Maxwell voted fairly steadily with the Whig opposition in his first Parliament, supporting them on such questions as the resumption of cash payments by the Bank, 2, 8 Feb. 1819; the royal establishments, 22, 25 Feb., 19 Mar.; Admiralty retrenchment, 18 Mar.; reform of the Scottish burghs, 1 Apr., 6 May (being placed on the select committee that day); reform of Parliament, on Burdett’s motion, 1 July, and legal reform, 2 Mar., 20 May. He paired in favour of Tierney’s censure motion of 18 May and voted for Althorp’s motion on the state of the country, 30 Nov. He voted against the navy estimates, 2 June, and subsequently against the foreign enlistment bill. On 13 Dec. he voted for the admission of journalists to public meetings and next day against the seizure of arms bill. He was teller for De Crespigny’s motion to consider Robert Owen’s social experiment, 16 Dec. 1819.

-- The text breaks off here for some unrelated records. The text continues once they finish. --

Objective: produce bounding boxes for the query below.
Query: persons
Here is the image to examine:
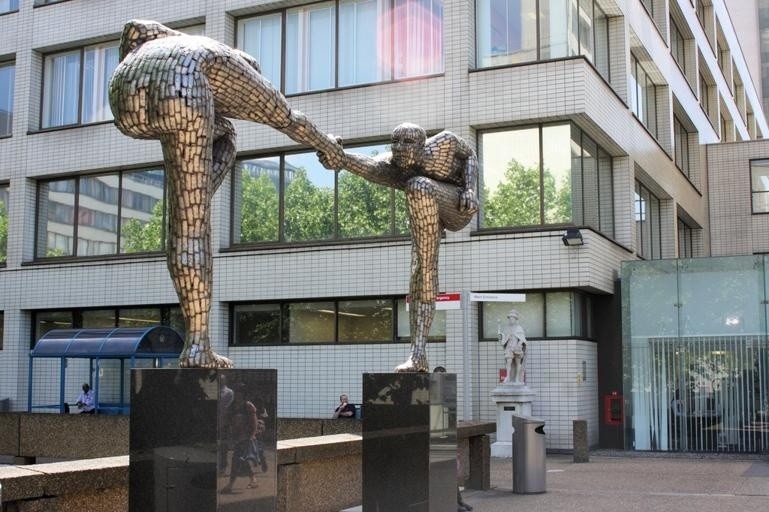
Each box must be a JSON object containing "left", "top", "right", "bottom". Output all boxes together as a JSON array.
[
  {"left": 312, "top": 121, "right": 481, "bottom": 376},
  {"left": 332, "top": 395, "right": 357, "bottom": 420},
  {"left": 495, "top": 309, "right": 530, "bottom": 383},
  {"left": 108, "top": 13, "right": 347, "bottom": 368},
  {"left": 217, "top": 373, "right": 234, "bottom": 480},
  {"left": 434, "top": 366, "right": 447, "bottom": 371},
  {"left": 74, "top": 382, "right": 102, "bottom": 415},
  {"left": 218, "top": 382, "right": 263, "bottom": 495}
]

Maxwell spoke several times, first ‘clearly, manfully and succinctly’ in favour of the reform of the burgh of Aberdeen, 1 Apr. 1819. He then denied that any ‘wild reform’ in concession to a ‘lawless mob’ was envisaged. On 20 May he protested against an equalization of the coal duties which would hit the manufacturing classes in Renfrewshire, while London could afford the duty on sea-borne coal. On 26 May as one who had travelled in the Near East, he seconded Sir Charles Monck’s motion of protest against the cession of the Greek island of Parga to the Turks, a speech which was much applauded. On the seditious meetings prevention bill, 2 Dec., he claimed that his constituency was ‘the headquarters of the Scotch radicals’, but on investigation he found that they were of three classes, the hungry, the sincere but misguided and the fanatics, all of whom should have been conciliated rather than coerced; but he said he would vote for the bill on the understanding that it was to be rendered ‘local and temporary’ in committee. On 6 Dec. he added that he thought it his duty ‘not to oppose the measure’ and saw no objection to its extending to the manufacturing districts for five years and to the whole empire for one year. On 7 Dec. he proposed as an amendment that in Scotland ten commissioners of supply, rather than the sheriffs or the lord advocate, who were crown appointees, should be empowered to authorize public meetings. This was rejected by 261 votes to 180. The same day he described himself as ‘decidedly against the radicals, though a sincere reformer, and representing a part of the country abounding with sincere reformers’, and put in a word for freedom of speech at public meetings and of the reporting of it. On 9 Dec. he supported Bennet’s motion for an inquiry into the state of the manufacturing districts, pointing out the demoralizing effects of economic distress on people who felt that Parliament had no sympathy for them; a week later he brought in a successful motion of his own for an inquiry into conditions in the Scottish manufacturing districts, pleading that a government grant would be needed to take the burden of poor relief off the shoulders of the propertied classes, in an area where population growth was excessive and emigration should be encouraged. Maxwell remained a prominent Scottish Whig. He died 6 June 1865.

See RENFREWSHIRE; Sir W. Fraser, Mems. of Maxwells, i. 111-17.